Вечером, когда гости разъехались, огород был полит, когда спала жара, решил ознакомиться с творчеством Ольги Константиновны Кожуховой. Выбрал книгу наугад. Это была книга "Молчание неба" . Думал, что почитаю немного перед сном, но всё оказалось иначе. Оторваться не мог. Закончил чтение на последней странице, когда за окном уже рассветало.

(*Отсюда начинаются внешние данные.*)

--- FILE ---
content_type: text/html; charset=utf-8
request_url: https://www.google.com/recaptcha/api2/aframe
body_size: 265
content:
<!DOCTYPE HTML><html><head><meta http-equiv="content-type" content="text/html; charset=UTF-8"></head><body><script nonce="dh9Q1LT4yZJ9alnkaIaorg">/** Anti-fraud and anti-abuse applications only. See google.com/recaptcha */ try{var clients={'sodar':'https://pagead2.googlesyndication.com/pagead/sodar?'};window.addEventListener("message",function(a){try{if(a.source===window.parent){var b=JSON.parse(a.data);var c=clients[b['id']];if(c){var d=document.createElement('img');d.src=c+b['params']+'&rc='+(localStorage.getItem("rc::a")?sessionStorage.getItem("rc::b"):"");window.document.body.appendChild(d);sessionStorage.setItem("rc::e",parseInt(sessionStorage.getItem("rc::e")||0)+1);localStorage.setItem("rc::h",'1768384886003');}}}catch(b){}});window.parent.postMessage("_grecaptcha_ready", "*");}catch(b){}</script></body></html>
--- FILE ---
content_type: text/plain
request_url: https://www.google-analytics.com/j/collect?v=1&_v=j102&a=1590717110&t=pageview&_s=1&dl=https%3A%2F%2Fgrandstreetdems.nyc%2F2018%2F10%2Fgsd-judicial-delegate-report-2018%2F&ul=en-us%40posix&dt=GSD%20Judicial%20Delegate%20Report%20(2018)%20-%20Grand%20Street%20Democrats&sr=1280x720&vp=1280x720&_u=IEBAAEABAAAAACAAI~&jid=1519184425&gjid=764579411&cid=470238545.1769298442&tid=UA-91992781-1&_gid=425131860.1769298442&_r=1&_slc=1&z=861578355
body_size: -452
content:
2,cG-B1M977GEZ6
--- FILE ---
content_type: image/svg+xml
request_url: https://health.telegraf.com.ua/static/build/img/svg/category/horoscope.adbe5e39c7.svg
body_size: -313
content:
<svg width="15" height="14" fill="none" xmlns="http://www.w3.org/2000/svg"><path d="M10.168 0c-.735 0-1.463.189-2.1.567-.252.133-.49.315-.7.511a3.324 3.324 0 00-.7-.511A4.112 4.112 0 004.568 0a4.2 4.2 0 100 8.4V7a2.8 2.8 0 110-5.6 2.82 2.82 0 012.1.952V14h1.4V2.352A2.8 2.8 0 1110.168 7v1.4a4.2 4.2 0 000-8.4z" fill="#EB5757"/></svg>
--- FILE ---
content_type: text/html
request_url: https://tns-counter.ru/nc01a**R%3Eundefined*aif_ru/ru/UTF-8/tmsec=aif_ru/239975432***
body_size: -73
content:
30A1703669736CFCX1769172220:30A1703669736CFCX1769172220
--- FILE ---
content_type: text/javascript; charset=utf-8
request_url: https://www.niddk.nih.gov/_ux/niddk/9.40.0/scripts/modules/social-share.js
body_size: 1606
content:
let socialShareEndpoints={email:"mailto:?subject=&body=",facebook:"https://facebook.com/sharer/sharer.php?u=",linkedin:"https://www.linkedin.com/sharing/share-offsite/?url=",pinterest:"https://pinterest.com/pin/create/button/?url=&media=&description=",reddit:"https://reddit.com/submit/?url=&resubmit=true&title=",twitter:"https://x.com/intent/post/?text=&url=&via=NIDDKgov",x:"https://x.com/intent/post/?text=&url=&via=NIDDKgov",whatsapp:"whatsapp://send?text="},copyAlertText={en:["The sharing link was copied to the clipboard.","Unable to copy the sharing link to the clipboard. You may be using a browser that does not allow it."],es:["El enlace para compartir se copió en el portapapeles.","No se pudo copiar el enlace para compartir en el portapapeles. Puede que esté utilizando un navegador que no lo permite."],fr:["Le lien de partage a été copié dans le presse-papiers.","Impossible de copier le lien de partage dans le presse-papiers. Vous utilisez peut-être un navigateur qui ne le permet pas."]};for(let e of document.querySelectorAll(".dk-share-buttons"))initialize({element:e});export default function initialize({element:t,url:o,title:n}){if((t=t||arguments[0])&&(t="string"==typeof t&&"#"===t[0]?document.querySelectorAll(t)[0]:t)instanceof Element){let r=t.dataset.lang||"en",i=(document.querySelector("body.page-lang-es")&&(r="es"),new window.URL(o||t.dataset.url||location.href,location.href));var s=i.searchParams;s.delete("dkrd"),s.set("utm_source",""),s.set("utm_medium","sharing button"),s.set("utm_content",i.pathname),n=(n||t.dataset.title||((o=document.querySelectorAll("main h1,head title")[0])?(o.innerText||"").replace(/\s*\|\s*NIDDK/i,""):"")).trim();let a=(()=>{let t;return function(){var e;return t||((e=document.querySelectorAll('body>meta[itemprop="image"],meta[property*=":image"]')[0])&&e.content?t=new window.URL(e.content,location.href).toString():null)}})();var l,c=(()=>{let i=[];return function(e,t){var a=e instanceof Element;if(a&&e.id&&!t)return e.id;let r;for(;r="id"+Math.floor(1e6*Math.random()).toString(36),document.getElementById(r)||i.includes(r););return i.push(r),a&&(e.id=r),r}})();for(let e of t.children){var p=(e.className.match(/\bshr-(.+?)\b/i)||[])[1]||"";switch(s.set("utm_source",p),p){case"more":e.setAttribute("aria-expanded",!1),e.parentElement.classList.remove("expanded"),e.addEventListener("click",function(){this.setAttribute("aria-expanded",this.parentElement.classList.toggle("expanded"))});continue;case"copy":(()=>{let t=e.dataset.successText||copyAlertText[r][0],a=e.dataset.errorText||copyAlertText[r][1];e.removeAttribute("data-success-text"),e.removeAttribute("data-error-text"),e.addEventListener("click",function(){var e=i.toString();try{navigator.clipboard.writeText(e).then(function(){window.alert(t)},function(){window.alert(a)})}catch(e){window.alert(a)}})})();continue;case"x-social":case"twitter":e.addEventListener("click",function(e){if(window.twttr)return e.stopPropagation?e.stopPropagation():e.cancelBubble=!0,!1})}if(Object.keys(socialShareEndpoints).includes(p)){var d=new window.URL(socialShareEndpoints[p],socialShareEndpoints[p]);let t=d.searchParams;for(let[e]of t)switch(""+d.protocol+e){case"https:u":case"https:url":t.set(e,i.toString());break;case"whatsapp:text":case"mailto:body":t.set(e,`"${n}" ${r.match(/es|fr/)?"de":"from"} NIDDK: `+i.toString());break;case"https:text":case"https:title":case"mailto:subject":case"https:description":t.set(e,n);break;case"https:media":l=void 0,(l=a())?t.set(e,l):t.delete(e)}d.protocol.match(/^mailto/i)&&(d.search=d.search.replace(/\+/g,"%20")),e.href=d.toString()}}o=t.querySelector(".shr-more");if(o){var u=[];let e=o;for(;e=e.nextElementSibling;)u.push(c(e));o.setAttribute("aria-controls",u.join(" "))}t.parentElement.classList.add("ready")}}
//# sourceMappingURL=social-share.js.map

Вот некоторые фрагменты из книги Ольги Константиновны (хотелось бы процитировать много больше, но рамки ответа, к сожалению, не позволяют этого сделать):
— Господи! Кто скажет: как писать?.. Есть книги, все в роскошных деталях. Читаешь их с наслаждением, а прочел — и забыл. Другие и лохматые, словно бы сроду не чесались, и фраза звучит, как немазанная телега, и образы вкривь и вкось, ни на что не похоже. Сидишь и плюешься! Зато каждый жест героя — отчетливо, крупно, как в блеске молний. И через пять лет будешь помнить, как он встал, повернулся, пошел… Так вот, что из этого — настоящая литература? А? Мне-то как надо писать? Бисер метать? Или же эти тяжеленные глыбищи, необработанные, ворочать?..
***
Пули визжали: «Жить! Жить!»
***
Я смотрю на них с удивлением. У Женьки есть одно отличное свойство: она всегда знает, кому что сказать. Ее шутки порой грубоваты, но никто, на моей памяти, не обижался на них. Даже больше того, все это принималось абсолютно как должное. Между прочим, попробовала бы, например, я так сказать, как Женька, какому-нибудь госпитальному инвалиду: «Эй, кузнечик, все прыгаешь?» — что бы он мне ответил на это?! А Женьке в ответ он улыбчиво расплывается щербатым, обветренным ртом: «Все прыгаю, чего ж мне не прыгать!» — «Ну, ну, не хнычь! Валяй прыгай! Ты здесь такой не один!» И все. И всем вокруг это очень нравится. И считается: так и надо.
***
«Милая! — думал он, лежа рядом с нею. — Разве так я желал бы с тобой встретиться? В чужой избе, на грязной дерюжке… Под храп чужой, незнакомой старухи. Я за белую свадьбу. За розы!»
Он лежал, не шевелясь, крепко стиснув кулак, так, что ногти впились в ладони. И вдруг услышал, как Марьяна совсем рядом с ним тревожно вздохнула.
Теплой рукой, осторожно и как бы ласкаясь своим робким прикосновением, она чуть дотронулась до плеча Петрякова, ощутила его жесткую напряженность и замерла. Помедлив и снова о чем-то вздохнув, Марьяна взяла его сведенную судорогой руку и стала осторожно отгибать холодные, жесткие пальцы. Сперва один, потом другой. Кажется, она пересчитывала их про себя, чтобы не пропустить: большой, указательный, средний, безымянный, мизинец. И в том, как она их отгибала, осторожно касаясь, было что-то такое ребяческое, молодое, что Петряков в темноте улыбнулся. У него от этих прикосновений бежали мурашки по коже.
Наконец, разжав все до единого пальцы и как будто пересчитав заодно с ними и все остающиеся до решающего шага минуты, Марьяна притянула его руку и положила себе на грудь. Петряков с волнением ощутил всю нежность, всю атласистость девичьей кожи. На какой-то короткий миг он застыл не дыша. И вдруг потянулся всем сильным, истосковавшимся телом к чуть белеющему во мраке теплу.
— Милая! Ты мое счастье…
— Да… Да… Я — твоя…
***
Летом сорок второго года все поля на Смоленщине, все луга и опушки до переднего края, все обочины проезжих дорог и овраги зацвели вдруг крупной белой ромашкой, нивянкой. Мне в сумерках кажется: Млечный Путь, опрокинулся, перевернулся и вот течет, уже блещет под копытами у коня, позванивает, чуть курится белым туманом.